→ **What is expected**
In the entries that follow, the lines from the one with "where y_i is" through the one with "For a discriminator" are the ones to write out, exactly and with both ends included. Nothing else should appear.

→ **Material for this task**
########
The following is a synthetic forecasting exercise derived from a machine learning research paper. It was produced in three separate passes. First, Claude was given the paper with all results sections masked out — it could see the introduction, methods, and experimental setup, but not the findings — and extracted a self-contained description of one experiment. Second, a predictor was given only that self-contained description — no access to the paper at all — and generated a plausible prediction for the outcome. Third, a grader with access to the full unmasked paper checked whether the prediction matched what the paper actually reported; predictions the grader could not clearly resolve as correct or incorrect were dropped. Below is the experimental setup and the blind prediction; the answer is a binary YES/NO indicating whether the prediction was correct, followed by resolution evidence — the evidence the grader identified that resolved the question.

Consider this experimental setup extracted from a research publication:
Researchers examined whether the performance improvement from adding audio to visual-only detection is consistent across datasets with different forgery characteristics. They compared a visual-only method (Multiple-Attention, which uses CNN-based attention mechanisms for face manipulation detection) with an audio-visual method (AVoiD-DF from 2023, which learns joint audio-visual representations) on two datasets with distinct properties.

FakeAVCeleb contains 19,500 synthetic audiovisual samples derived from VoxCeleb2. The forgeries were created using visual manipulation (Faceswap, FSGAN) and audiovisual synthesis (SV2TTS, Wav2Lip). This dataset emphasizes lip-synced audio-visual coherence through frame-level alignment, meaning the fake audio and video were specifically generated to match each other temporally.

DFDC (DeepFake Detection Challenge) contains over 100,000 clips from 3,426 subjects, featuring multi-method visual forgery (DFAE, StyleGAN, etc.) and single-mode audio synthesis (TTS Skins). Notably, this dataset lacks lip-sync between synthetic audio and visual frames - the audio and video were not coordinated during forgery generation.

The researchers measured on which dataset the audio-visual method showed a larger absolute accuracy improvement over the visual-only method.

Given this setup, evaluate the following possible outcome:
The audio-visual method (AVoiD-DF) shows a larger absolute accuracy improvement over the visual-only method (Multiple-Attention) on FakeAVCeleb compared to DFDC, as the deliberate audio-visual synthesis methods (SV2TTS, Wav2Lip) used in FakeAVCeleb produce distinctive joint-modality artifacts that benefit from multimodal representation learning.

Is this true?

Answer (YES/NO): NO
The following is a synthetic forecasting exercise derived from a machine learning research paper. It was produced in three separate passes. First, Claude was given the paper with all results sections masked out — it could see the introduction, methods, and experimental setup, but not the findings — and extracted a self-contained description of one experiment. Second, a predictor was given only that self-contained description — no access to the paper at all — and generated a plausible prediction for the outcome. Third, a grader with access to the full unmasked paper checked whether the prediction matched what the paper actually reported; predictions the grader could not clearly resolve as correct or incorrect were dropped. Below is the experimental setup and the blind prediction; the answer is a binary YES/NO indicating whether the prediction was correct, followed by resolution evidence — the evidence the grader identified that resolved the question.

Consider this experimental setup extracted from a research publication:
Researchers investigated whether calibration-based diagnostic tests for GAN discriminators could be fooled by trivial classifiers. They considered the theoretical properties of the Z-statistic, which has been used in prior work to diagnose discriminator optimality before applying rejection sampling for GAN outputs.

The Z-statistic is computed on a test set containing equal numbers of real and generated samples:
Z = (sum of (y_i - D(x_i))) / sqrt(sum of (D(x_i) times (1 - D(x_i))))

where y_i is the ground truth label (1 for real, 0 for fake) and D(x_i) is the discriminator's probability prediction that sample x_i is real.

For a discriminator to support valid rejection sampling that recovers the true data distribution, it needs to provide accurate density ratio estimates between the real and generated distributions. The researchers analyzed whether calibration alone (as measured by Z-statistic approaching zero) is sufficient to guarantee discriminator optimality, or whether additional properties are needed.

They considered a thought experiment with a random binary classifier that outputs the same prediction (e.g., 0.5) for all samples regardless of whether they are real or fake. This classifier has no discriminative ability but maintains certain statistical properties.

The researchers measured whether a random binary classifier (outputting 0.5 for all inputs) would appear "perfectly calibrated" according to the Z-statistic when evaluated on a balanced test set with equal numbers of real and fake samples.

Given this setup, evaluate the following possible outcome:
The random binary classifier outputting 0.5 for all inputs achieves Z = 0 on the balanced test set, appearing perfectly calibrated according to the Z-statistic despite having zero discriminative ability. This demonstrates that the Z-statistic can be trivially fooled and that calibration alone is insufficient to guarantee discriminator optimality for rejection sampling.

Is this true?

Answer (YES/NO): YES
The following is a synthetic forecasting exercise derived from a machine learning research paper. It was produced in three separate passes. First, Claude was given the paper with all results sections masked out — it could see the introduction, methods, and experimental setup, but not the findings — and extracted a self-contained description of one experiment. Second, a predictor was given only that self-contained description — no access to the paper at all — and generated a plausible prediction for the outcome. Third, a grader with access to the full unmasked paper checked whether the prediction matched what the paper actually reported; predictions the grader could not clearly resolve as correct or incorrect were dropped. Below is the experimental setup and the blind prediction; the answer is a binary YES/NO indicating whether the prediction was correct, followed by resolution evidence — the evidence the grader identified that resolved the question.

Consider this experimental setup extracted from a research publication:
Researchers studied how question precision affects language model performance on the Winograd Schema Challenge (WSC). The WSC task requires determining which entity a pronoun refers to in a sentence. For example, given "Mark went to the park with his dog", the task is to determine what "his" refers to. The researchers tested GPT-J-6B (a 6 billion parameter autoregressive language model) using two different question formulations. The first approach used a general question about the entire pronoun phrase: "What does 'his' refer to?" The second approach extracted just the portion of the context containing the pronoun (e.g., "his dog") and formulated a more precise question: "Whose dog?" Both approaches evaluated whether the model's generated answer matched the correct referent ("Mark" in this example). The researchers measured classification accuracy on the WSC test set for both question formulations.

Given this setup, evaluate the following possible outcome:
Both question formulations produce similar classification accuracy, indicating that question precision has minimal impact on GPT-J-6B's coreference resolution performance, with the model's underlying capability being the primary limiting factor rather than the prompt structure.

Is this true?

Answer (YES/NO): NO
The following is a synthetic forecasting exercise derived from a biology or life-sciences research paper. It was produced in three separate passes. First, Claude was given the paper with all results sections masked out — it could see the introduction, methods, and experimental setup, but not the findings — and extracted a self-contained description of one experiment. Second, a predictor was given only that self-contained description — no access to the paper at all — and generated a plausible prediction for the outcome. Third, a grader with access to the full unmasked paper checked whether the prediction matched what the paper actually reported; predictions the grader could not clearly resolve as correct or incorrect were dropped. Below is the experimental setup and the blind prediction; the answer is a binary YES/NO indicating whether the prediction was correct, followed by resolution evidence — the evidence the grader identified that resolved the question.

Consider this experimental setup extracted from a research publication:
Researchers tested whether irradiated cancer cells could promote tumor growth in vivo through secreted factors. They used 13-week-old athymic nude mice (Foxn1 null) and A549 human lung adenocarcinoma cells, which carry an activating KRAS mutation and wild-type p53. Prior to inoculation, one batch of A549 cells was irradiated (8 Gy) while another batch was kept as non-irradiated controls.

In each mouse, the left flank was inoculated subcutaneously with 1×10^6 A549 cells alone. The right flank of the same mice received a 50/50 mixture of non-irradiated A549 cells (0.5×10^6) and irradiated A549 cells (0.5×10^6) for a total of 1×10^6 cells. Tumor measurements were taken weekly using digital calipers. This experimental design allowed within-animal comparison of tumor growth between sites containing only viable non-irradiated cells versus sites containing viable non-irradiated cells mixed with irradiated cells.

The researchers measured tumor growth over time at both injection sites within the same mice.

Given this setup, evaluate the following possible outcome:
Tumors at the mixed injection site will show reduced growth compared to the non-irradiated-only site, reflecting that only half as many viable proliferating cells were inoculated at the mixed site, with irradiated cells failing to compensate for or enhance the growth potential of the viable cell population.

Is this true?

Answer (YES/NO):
########
→ **Output for this exercise**
where y_i is the ground truth label (1 for real, 0 for fake) and D(x_i) is the discriminator's probability prediction that sample x_i is real.

For a discriminator to support valid rejection sampling that recovers the true data distribution, it needs to provide accurate density ratio estimates between the real and generated distributions. The researchers analyzed whether calibration alone (as measured by Z-statistic approaching zero) is sufficient to guarantee discriminator optimality, or whether additional properties are needed.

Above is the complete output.